Stage 6: Moderately Severe Dementia
When the patient begins to forget the names of their children, spouse, or primary caregivers, they are most likely entering stage 6 of dementia and will need full time care. In the sixth stage, patients are generally unaware of their surroundings, cannot recall recent events, and have skewed memories of their personal past. Caregivers and loved ones should watch for:
- Delusional behavior
- Obsessive behavior and symptoms
- Anxiety, aggression, and agitation
- Loss of willpower
Patients may begin to wander, have difficulty sleeping, and in some cases will experience hallucinations.
Stage 7: Severe Dementia
Along with the loss of motor skills, patients will progressively lose the ability to speak during the course of stage 7 dementia. In the final stage, the brain seems to lose its connection with the body. Severe dementia frequently entails the loss of all verbal and speech abilities. Loved ones and caregivers will need to help the individual with walking, eating, and using the bathroom.

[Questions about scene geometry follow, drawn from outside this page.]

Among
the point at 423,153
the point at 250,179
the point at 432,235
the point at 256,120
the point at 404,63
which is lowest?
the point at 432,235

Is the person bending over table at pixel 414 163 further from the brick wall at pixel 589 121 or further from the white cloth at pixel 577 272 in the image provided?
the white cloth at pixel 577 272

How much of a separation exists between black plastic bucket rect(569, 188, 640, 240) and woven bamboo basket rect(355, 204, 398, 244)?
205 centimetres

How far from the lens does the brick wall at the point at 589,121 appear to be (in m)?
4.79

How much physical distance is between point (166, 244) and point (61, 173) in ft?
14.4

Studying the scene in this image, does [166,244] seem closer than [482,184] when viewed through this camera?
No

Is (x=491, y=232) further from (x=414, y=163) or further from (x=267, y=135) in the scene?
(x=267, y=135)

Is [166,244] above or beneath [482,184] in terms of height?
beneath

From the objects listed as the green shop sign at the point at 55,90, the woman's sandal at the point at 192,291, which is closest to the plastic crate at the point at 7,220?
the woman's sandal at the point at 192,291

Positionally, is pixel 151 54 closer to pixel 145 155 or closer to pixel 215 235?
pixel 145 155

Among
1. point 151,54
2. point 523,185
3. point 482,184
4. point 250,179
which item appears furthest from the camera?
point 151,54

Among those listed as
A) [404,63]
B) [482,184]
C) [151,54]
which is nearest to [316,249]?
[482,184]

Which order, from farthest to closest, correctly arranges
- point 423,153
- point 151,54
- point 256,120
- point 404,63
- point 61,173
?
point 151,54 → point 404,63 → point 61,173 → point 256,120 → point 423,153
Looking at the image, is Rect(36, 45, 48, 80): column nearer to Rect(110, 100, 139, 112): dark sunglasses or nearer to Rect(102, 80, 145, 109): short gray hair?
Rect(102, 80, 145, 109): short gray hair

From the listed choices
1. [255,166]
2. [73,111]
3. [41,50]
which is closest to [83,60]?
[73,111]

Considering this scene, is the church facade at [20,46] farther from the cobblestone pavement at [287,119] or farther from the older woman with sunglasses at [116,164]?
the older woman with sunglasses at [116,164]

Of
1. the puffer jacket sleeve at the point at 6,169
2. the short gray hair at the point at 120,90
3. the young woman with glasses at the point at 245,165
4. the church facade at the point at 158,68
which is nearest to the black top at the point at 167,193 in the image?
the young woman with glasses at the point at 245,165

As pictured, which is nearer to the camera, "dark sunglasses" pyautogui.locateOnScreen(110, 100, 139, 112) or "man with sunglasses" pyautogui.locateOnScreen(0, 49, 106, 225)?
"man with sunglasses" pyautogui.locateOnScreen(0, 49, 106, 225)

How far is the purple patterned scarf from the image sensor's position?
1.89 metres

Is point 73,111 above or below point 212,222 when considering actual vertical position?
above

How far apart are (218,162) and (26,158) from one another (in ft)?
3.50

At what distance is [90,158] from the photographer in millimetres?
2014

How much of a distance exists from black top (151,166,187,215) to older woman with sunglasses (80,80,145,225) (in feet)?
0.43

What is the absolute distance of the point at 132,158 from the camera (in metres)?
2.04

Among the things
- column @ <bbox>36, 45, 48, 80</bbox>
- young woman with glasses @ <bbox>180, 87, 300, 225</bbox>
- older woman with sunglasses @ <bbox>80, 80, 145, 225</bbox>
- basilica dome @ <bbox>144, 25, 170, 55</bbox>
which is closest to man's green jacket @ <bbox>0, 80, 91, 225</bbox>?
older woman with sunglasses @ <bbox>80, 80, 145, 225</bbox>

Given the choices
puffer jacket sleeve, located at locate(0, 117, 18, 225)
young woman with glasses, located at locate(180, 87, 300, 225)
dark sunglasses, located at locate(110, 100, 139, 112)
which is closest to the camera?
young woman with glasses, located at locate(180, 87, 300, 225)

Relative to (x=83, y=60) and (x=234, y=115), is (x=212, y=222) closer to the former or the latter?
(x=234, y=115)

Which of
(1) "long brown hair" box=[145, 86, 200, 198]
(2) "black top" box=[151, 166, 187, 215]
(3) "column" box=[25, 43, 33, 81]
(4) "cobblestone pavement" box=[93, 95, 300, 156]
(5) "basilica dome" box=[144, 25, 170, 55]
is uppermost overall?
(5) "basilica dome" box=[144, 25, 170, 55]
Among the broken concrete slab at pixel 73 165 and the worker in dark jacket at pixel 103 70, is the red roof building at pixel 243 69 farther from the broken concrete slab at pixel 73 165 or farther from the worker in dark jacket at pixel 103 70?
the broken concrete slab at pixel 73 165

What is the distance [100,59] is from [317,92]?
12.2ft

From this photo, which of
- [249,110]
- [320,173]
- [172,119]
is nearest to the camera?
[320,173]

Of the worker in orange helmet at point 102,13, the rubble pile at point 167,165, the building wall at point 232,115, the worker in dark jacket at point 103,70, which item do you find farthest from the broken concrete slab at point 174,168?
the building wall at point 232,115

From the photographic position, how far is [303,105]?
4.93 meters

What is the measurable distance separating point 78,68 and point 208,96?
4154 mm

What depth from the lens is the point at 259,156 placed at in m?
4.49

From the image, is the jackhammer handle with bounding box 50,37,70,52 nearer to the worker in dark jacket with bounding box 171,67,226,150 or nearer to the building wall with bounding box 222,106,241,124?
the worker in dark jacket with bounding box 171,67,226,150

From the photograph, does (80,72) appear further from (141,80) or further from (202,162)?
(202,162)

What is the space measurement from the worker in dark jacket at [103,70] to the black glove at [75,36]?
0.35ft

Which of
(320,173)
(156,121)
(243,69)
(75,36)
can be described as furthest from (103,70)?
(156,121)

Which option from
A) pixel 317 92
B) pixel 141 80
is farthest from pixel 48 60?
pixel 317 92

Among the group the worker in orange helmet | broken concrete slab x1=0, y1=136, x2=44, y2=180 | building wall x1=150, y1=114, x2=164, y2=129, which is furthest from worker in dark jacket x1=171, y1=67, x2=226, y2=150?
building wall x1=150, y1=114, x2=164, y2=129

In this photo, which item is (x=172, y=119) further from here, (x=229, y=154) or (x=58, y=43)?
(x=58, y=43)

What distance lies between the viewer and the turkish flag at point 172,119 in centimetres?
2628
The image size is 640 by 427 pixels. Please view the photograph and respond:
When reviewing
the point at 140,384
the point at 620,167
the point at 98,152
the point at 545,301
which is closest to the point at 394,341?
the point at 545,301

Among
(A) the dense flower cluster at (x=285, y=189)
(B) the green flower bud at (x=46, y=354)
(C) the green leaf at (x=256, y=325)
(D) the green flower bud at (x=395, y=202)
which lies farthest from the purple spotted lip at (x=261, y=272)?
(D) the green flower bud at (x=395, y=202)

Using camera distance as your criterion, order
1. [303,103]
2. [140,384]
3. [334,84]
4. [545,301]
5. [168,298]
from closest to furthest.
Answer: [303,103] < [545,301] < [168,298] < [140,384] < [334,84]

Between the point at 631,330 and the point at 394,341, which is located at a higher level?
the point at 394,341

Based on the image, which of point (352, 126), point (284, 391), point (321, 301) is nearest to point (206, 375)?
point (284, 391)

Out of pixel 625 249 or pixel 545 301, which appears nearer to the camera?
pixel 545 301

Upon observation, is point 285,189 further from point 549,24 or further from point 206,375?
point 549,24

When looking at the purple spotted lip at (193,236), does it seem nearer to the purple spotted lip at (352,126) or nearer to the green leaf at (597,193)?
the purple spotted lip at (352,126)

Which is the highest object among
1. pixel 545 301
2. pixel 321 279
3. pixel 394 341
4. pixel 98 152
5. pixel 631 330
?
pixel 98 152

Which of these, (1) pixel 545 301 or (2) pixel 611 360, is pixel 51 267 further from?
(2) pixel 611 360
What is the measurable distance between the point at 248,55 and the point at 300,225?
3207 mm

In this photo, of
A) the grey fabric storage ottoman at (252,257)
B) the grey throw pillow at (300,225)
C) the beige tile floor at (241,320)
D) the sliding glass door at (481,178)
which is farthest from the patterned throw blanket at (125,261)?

While the above explains the mindset of an individual as he/she goes through the spectrum of dementia, the same albeit a much broader perspective applies to a civilization, a country, a society, an organization, or an institution to come to grips with its fundamental strategies in any given area of interest or spectrum of issues. Admittedly, this is not the same as that of individuals, bearing in mind that the perspective of individuals may, in essence, color that of a civilization, country, or society.
Nonetheless, we view dementia in our culture and its broad spectrum as something which clearly impacts our policies and interests, leading to a slippery slope in one or more subject areas as time progresses and incremental, and even revolutionary, changes may lead to unintended consequences. They can be minor up to even catastrophic challenges and failures.
We view our current climate of hostility between races, religions, politics, economics, education, states, etc., as indications of the changes underway, the results of which we may well see over coming decades.